*** Records to process ***
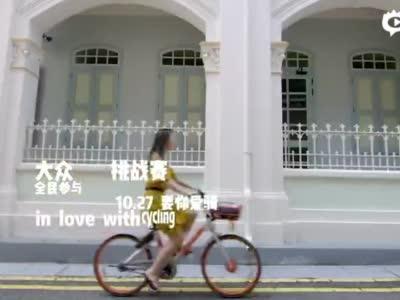 """""""1027要你爱骑""""骑行主题日活动盛大开启"""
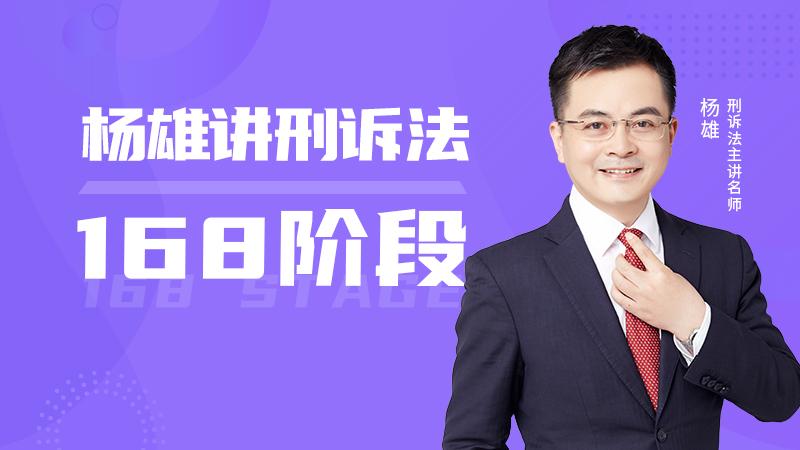 2021年楊雄刑訴168階段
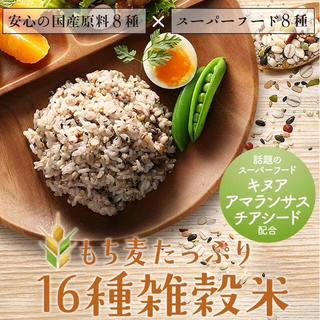 雑穀米 500g(米/穀物)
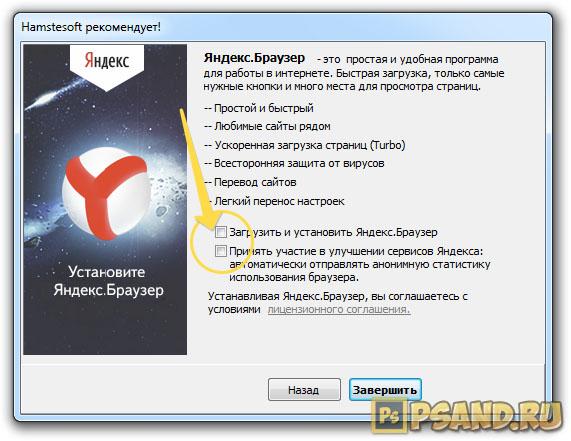 Реклама Яндекс Браузера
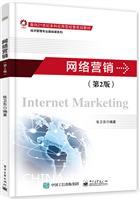 网络营销(第2版)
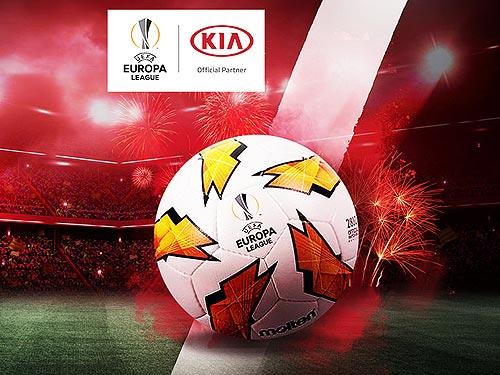 Kia продолжает поддержку «Лиги Европы UEFA» в сезоне 2018/2019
*** End of Records to process ***
* [Problem]:
When the line containing "雑穀米 500g(米/穀物)" has been located, retype it and each line after it through the end of the records, excluding the pictures and adding nothing else.

* [Your solution]:
 雑穀米 500g(米/穀物)
 Реклама Яндекс Браузера
 网络营销(第2版)
 Kia продолжает поддержку «Лиги Европы UEFA» в сезоне 2018/2019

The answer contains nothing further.